January 5, 2015
TAGS: bulk vending, coin machine, coin-op machine, coin-op industry, vending machine, bulk vendor, coin-op business, small business, vending, vending operating, Vending Times editorial, Hank Schlesinger, smart phone apps for coin-op, AMI Entertainment, TouchTunes, Incredible Technologies |
There are many things you can do with smartphones, but ignoring them is not an option for the coin-op industry. This is unfortunate, because a good chunk of the industry seems either unaware of or resistant to the fundamental change (and risks) this relatively new technology represents. Of course operators see the threat of competition from apps like Angry Birds or Candy Crush, but few envision the opportunities.
However, coin-op need only look as far as the music industry to learn some high-value lessons. Resistant to change, the record labels began calling their lawyers when streaming music first appeared on the scene. Illegal downloaders were hunted down and prosecuted. A lot of ill will was created among music fans, the lawyers got rich, and downloading continued. Taylor Swift's notable success aside, the industry has yet to really recover.
The takeaway from the music industry is simple: nothing can stop, stall or slow the advance of technology, even high-priced lawyers on speed dial. Depending on your point of view, this is either disheartening or life affirming.
For street and FEC operators, the lessons have yet to be learned, and the opportunities recognized, when it comes to this new technology. In a typical tavern location, you may have 40 or 50 people walking through the doors on a single night, all with powerful computers in their pockets. For busy urban locations and popular FECs, the number can be double or triple that. And those tiny pocket computers are intimately linked to these patrons' lives. There is no aspect of their existence they do not manage, schedule, commemorate, communicate, or track without the assistance of their smartphones -- except their coin-op entertainment.
Given the relationship most users have with their phones, it is an obvious assumption that the closer a business gets to the processing, memory and wireless circuits of those phones, the closer it gets to its present and prospective customers. Although stated halfway cleverly, this is something to consider, reconsider and ponder. Those phones travel into and out of our locations. The things consumers store on them, and the ways in which they interact with those things, have value to them.
Of course coin-op has taken a few tentative steps toward smartphone integration, while digital jukeboxes have proven to be a perfect match. With more than three million downloads, TouchTunes Mobile is the No. 1 jukebox app. Patrons using AMI Entertainment's Bar Link are making three-quarters of a million transactions. And Incredible Technologies' ever-popular Golden Tee boasts GT Caddy. These are solid efforts, but there always will be a long way to go. The new normal, for better or worse, is to constantly upgrade to meet the rapidly increasing computing power consumers carry with them.

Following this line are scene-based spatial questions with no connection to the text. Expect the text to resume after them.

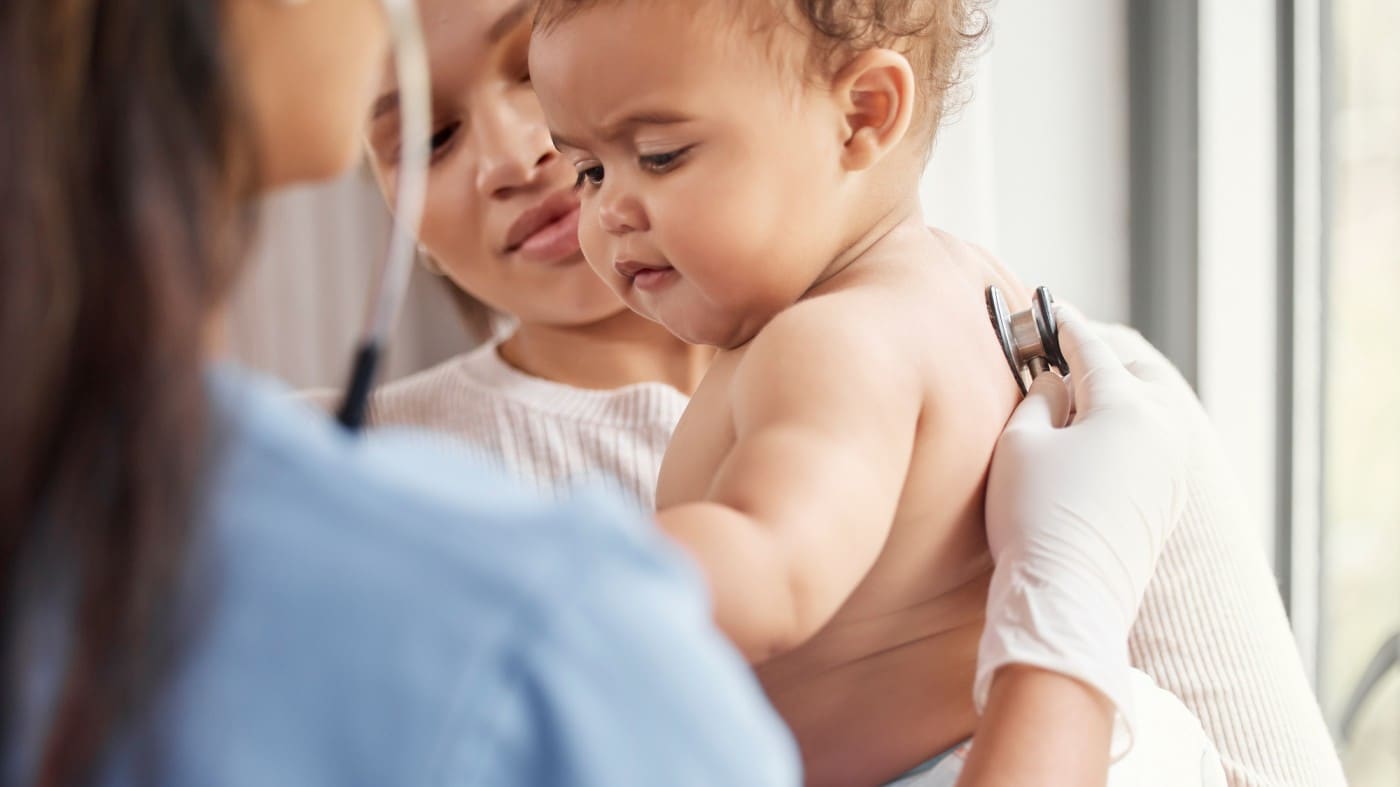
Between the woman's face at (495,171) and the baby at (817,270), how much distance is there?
0.32 meters

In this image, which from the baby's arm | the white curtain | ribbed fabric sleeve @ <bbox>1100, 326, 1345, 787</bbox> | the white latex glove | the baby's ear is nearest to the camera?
the baby's arm

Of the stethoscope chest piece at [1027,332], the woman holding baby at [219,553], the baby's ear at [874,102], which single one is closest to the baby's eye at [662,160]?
the baby's ear at [874,102]

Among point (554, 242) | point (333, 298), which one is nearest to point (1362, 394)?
point (554, 242)

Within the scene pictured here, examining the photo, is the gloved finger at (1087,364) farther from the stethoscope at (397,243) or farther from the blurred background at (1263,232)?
the blurred background at (1263,232)

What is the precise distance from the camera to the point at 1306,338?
1817 mm

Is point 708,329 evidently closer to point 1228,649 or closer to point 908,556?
point 908,556

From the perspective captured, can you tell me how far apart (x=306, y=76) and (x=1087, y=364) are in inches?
26.1

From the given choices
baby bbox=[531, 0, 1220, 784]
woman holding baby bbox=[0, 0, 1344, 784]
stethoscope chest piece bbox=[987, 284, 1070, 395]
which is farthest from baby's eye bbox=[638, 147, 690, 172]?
woman holding baby bbox=[0, 0, 1344, 784]

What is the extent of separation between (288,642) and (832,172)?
58cm

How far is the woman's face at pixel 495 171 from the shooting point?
120 cm

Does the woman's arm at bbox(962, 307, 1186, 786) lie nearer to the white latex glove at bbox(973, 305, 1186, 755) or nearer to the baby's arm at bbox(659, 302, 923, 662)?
the white latex glove at bbox(973, 305, 1186, 755)

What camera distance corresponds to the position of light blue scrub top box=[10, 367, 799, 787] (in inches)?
14.1

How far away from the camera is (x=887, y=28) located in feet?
2.82

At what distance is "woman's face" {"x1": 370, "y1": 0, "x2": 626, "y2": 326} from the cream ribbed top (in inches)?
4.7
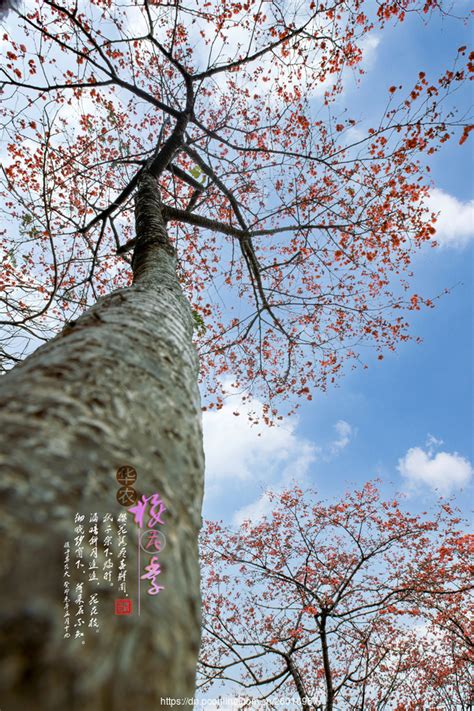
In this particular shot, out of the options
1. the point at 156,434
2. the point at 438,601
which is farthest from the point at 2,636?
the point at 438,601

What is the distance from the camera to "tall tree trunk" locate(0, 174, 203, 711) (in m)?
0.59

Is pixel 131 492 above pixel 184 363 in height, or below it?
below

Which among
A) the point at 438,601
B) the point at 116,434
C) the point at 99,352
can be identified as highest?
the point at 99,352

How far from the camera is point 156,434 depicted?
110cm

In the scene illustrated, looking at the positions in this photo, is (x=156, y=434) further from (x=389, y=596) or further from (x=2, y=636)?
(x=389, y=596)

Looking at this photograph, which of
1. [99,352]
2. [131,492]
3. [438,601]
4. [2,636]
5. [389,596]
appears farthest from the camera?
[438,601]

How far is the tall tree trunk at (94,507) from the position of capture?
1.94 feet

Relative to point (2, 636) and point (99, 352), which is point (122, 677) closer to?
point (2, 636)

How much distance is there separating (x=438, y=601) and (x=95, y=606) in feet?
36.9

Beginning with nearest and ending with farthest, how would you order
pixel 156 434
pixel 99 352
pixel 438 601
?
pixel 156 434 < pixel 99 352 < pixel 438 601

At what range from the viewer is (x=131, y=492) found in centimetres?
90

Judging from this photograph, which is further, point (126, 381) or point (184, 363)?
point (184, 363)

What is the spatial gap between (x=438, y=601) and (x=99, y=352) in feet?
36.9

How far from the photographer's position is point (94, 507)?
0.82m
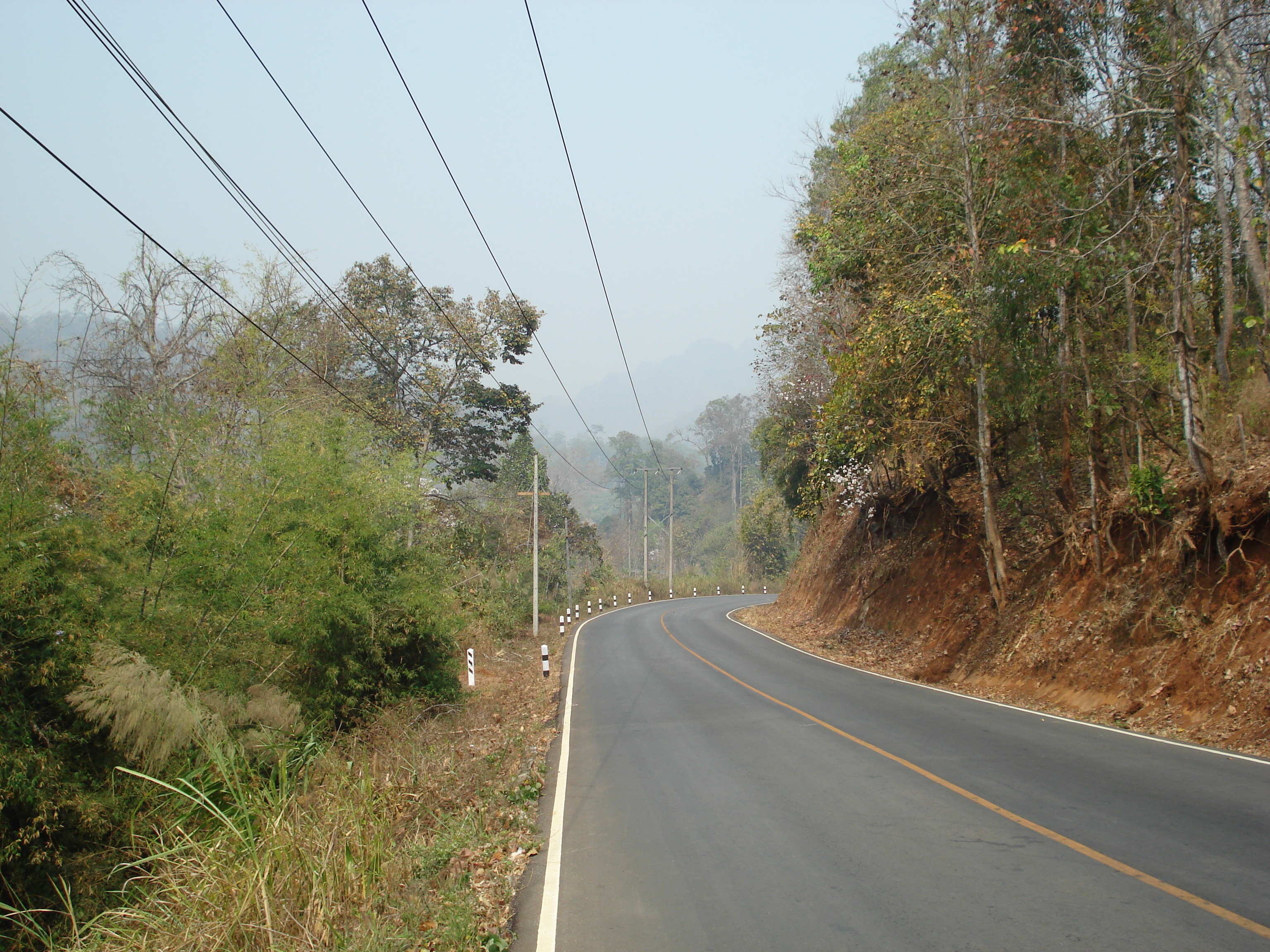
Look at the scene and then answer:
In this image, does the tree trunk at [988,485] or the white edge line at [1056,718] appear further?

Coin-op, whose roots extend deep into technology, has yet to take advantage of the full power and relevance of these devices. Those with long memories will remember when the brand-new Personal Computer was touted as a way to organize recipes. That seems to be about where coin-op is when it comes to smartphones. As an industry, coin-op has barely scratched the surface of a potential that is robust now, and that will only continue to grow over the coming years as computing power and functionality expand.
The alternative to jumping on the bandwagon is simple. Coin-op could become a wholly marginalized entertainment medium with only the most tentative ties to consumers as an impulse play option. In truth, I do not know what this kind of disconnect will look like down the road. At present, we live in an age when even modest bars and art galleries have Twitter feeds, Instagram, and quick-fingered staff texting. I have become -- through virtually no effort of my own -- a "valued friend" of several establishments I've visited only once, and no doubt would have forgotten all about if not for their thoughtful cyber-missives.
The question, then, is this: Will coin-op be a valued friend to its consumers, or fade into occasional impulse play that is easily forgotten in an environment where there's increasingly fierce competition for the entertainment dollar?